The production was partially funded with at least €400,000 from the German Motion Picture Fund and the Bavarian media promotion company FilmFernsehFonds Bayern, which had also partly funded the Netflix series Dark.

==Release==
The first season's six episodes were originally scheduled to be released on 30 April 2020. However, Netflix decided to postpone the launch due to the public's focus on the spread of COVID-19, as some scenes from the show could be misconstrued as references to the pandemic. 20 August 2020 was selected as the new release date.

==Reception==
In a balanced review of the series, Elsa Sotiriadis of Singularity Hub writes, "...the unconventional pieces sometimes move smoothly together and sometimes clash, but the plot is glued together with lots of visually appealing synthetic biology experiments and bioluminescent matter of diverse natures." Additionally, she says, "...don't expect the show to offer deep scientific insights or riveting character arcs, because biohacking is only the backdrop of a revenge plot that feels somewhat rushed."

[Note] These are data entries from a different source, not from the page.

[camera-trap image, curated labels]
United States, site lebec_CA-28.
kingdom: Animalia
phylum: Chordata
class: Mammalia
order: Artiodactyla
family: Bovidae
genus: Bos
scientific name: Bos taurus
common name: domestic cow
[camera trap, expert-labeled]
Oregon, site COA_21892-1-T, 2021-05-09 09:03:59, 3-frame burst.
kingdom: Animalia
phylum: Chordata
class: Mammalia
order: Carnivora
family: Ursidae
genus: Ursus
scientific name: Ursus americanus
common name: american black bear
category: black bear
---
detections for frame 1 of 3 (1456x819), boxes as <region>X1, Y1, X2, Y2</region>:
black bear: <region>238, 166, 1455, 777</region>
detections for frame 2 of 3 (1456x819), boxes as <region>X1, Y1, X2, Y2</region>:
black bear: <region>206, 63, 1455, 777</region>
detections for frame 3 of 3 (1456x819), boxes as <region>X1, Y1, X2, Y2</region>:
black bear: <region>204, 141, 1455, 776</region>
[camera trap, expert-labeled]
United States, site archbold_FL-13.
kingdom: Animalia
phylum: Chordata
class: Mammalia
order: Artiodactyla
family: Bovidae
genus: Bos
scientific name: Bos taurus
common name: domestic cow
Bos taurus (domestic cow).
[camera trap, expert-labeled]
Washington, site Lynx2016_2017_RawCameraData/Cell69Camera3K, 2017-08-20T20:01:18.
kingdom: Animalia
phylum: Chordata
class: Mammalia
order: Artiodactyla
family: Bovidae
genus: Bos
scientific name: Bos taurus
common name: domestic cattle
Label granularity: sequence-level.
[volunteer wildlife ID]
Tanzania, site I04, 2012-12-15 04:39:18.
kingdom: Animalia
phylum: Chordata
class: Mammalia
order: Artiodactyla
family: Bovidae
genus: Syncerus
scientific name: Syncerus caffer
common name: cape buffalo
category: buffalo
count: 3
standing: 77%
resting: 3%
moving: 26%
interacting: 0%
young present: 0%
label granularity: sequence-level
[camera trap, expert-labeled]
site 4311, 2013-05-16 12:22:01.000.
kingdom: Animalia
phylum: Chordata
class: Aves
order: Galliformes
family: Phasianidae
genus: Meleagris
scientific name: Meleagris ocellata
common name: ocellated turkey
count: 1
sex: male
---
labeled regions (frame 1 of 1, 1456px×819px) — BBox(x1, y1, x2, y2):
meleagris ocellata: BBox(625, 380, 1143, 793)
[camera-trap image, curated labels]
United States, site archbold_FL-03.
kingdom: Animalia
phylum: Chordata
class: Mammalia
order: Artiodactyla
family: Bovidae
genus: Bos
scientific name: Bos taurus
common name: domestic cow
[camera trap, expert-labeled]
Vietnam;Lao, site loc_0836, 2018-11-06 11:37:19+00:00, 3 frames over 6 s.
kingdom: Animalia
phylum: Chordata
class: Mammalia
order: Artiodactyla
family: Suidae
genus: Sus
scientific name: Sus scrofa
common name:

The journal Science published a positive review of the show, noting that it accurately presents laboratory scenes of complex molecular biology, though these are necessarily rushed. The review also considered the dialogue about gene therapies and antidotes to be consistent with how RNA interference therapies work. The show also addresses many concerns about genomic data and genetic engineering, and the motivating drive behind do-it-yourself biology.